— Texto fornecido —
>>>

Cores originais dos painéis de Almada Negreiros em gare de Lisboa revelam-se com restauro

As cores originais usadas pelo artista Almada Negreiros no conjunto de painéis criados para a Gare Marítima da Rocha do Conde d’Óbidos, em Lisboa, começam a revelar-se pela mão dos especialistas responsáveis pelo projeto de restauro iniciado em janeiro.

Cores originais dos painéis de Almada Negreiros em gare de Lisboa revelam-se com restauro

A intervenção nos painéis daquela gare marítima decorrerá durante 14 meses, segundo a Administração do Porto de Lisboa (APL), inserida num projeto mais amplo que também abrange os painéis da Gare Marítima de Alcântara, a recuperação dos dois edifícios e a criação de um Centro Interpretativo.

“O artista Almada Negreiros (1893-1970) considerava esta a sua obra mais conseguida, e via estes painéis como uma das suas melhores obras”, disse à agência Lusa a técnica de restauro Mariagiulia Roscigno, uma das sete especialistas da equipa da NC Restauro – Nova Conservação envolvida no projeto.

A especialista descobriu, durante o estudo da obra, que “é possível notar uma variação na sua forma de se exprimir, um desenvolvimento da técnica, da utilização dos materiais, e até do ponto de vista figurativo”.

Entre 1943 e 1949, Almada Negreiros atingiu o ponto mais alto da sua pintura mural na Gare Marítima da Rocha do Conde d’Óbidos e na Gare Marítima de Alcântara, num conjunto de painéis que estão a ser alvo de recuperação no âmbito de um protocolo de colaboração entre a APL e o Grupo World Monuments Fund Portugal (WMF), com um financiamento global de 700 mil euros, através de donativos de mecenas nacionais e internacionais.

O restauro começou pela Gare Marítima da Rocha do Conde d’Óbidos, onde os especialistas fizeram um pré-diagnóstico do estado dos seis painéis com 27 metros quadrados cada.

Almada inspirou-se nos temas da realidade da capital, como a partida dos barcos carregados de emigrantes, as atividades de pesca e de construção naval junto ao rio Tejo, e à vida lisboeta nas ruas, em espetáculos de circo, com trapezistas e malabaristas, o bulício das peixeiras e dos trolhas.

“São painéis com muito movimento e muitos detalhes de um artista que era multidisciplinar e que gostava de experimentar técnicas diferentes”, apontou Mariagiulia Roscigno, acrescentando que, durante a pesquisa, o grupo de conservadores descobriu que, no trabalho inicial de aplicação dos desenhos nas paredes para a posterior pintura, Almada explorou diversos modos de intervenção.

No primeiro dos três painéis sobre a vida no porto e nas ruas da cidade, o artista retratou-se numa varanda a si próprio acompanhado da mulher, Sarah Afonso (1899-1993), ela também artista modernista, reconhecida pela sua obra.

<<<

— Enunciado escrito —
Copie, sem alterações, o trecho do texto sobre o restauro dos painéis de Almada Negreiros que começa nas palavras "As cores originais" e termina logo depois de "um Centro Interpretativo.".

— Excerto dos dados —

>>>

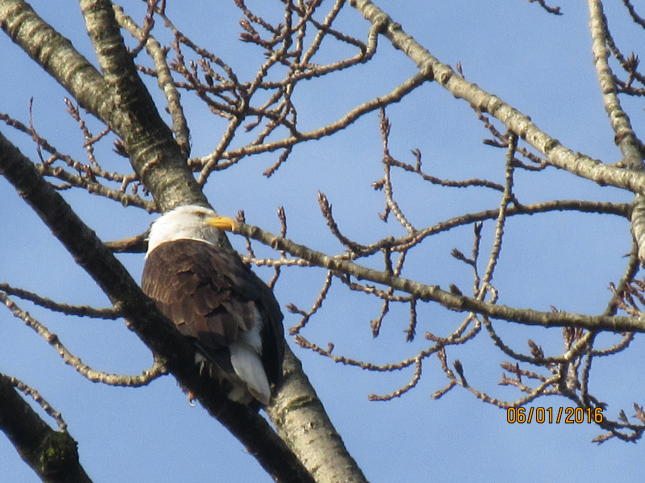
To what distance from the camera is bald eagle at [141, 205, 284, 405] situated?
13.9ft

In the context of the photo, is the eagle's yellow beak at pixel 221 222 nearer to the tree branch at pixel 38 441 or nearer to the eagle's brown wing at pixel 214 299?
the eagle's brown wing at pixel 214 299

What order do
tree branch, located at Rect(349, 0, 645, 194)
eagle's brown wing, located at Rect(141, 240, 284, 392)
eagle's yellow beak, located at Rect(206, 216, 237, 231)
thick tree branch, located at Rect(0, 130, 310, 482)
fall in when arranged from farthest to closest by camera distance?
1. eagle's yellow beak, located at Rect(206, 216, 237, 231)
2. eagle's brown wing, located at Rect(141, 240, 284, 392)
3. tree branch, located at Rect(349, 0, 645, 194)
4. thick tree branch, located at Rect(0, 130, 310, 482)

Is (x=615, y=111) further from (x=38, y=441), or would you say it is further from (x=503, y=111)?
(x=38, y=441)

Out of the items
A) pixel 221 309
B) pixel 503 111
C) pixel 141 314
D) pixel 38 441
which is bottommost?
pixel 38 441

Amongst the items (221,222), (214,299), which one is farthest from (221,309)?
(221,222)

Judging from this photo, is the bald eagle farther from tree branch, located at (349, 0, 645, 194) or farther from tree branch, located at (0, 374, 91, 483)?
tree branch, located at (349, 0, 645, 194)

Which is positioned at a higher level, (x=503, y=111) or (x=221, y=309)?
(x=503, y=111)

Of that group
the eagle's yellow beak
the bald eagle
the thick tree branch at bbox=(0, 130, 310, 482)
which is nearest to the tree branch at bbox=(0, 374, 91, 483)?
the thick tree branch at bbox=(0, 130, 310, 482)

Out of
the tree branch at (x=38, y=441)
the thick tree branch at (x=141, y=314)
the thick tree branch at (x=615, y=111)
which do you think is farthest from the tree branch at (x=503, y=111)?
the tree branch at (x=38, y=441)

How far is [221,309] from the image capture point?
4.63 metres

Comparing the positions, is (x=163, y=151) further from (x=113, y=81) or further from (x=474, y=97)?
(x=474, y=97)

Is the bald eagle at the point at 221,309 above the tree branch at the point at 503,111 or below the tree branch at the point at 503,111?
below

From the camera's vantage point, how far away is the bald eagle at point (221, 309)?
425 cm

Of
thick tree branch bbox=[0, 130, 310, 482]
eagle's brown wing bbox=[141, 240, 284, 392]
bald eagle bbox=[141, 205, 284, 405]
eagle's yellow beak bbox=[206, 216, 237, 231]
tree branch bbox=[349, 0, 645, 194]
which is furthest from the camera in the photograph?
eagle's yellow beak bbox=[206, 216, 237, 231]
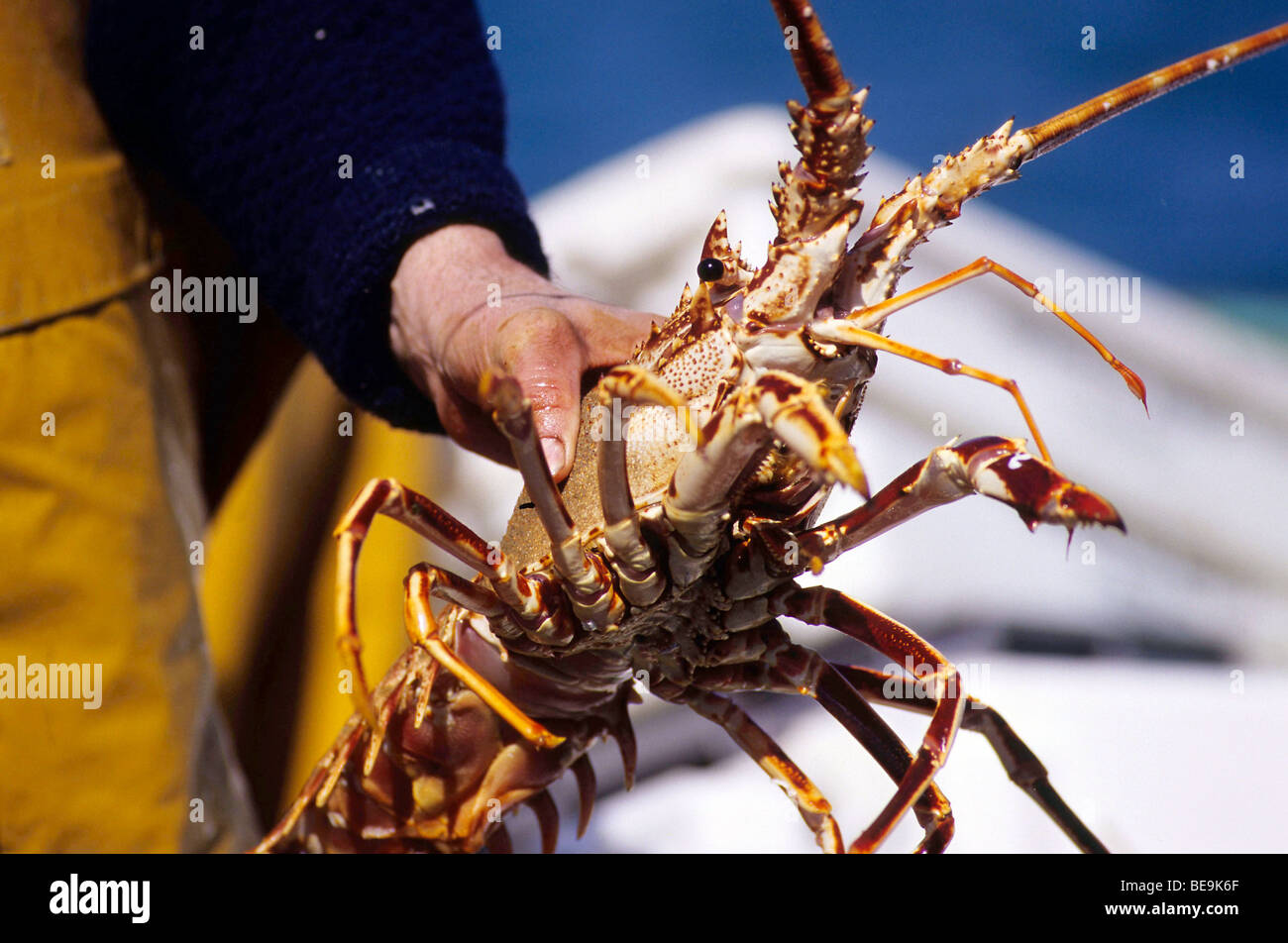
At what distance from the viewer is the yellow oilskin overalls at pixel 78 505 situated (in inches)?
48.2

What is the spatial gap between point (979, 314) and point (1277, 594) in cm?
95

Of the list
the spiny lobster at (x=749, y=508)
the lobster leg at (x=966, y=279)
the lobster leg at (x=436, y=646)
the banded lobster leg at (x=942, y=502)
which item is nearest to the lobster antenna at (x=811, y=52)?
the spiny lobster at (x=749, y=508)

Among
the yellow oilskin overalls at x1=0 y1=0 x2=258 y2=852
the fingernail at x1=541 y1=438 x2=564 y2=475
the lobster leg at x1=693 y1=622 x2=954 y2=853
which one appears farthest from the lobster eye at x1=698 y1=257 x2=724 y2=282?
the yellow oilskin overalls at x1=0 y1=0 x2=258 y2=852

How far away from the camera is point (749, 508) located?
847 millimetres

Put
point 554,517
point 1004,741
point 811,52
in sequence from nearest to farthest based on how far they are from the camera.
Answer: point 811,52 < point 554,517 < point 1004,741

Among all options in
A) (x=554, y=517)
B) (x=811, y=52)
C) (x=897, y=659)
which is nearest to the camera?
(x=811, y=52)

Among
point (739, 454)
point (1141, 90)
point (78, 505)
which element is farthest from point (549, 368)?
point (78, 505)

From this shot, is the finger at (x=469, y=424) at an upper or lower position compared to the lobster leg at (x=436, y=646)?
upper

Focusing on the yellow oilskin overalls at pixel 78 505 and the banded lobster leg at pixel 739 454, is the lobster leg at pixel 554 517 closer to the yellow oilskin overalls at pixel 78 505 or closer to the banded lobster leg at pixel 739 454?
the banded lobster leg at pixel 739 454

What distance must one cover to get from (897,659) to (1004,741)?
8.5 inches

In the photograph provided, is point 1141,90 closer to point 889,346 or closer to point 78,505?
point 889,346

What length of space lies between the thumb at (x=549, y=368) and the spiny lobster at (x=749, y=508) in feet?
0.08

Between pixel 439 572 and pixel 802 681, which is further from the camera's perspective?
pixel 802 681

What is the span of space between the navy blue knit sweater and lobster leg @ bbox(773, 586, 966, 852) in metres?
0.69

<<<
>>>

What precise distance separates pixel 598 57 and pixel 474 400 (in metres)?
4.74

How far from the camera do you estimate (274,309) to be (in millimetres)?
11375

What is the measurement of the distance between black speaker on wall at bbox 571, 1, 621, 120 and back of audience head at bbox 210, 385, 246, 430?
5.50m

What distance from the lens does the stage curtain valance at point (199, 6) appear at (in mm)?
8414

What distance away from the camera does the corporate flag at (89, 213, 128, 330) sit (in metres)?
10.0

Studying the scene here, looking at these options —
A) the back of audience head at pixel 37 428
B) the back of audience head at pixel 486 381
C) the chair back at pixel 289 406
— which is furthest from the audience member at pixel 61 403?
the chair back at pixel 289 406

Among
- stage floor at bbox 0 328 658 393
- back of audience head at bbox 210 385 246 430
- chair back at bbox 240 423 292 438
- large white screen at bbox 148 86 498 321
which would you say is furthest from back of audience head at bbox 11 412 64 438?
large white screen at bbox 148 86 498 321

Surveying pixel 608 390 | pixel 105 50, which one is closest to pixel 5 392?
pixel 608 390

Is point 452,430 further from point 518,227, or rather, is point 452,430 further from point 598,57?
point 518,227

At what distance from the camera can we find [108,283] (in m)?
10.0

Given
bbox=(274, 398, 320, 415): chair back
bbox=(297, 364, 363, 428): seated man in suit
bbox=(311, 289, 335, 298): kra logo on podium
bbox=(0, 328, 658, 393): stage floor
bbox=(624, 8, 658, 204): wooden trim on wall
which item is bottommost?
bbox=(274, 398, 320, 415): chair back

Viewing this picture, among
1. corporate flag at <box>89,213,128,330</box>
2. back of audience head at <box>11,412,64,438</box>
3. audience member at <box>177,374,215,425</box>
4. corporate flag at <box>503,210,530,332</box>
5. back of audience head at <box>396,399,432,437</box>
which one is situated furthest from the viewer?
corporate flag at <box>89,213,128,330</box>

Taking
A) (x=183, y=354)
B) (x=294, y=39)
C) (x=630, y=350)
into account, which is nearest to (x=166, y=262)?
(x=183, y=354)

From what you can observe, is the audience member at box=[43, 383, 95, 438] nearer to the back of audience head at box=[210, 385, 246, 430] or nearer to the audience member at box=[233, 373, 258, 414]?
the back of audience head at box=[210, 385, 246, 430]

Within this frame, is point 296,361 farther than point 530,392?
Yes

<<<
>>>

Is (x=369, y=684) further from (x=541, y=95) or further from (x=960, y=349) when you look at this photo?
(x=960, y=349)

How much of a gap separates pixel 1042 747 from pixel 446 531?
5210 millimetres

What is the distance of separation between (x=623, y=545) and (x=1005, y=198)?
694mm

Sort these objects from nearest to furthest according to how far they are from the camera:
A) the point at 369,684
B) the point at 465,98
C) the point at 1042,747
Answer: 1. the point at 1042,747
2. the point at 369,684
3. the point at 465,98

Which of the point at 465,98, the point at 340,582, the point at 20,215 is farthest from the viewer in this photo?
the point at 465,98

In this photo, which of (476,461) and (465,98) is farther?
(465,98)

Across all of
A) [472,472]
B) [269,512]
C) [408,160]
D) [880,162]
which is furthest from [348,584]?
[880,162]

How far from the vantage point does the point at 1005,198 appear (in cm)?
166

<<<

— Resposta ao exercício —
As cores originais usadas pelo artista Almada Negreiros no conjunto de painéis criados para a Gare Marítima da Rocha do Conde d’Óbidos, em Lisboa, começam a revelar-se pela mão dos especialistas responsáveis pelo projeto de restauro iniciado em janeiro.

Cores originais dos painéis de Almada Negreiros em gare de Lisboa revelam-se com restauro

A intervenção nos painéis daquela gare marítima decorrerá durante 14 meses, segundo a Administração do Porto de Lisboa (APL), inserida num projeto mais amplo que também abrange os painéis da Gare Marítima de Alcântara, a recuperação dos dois edifícios e a criação de um Centro Interpretativo.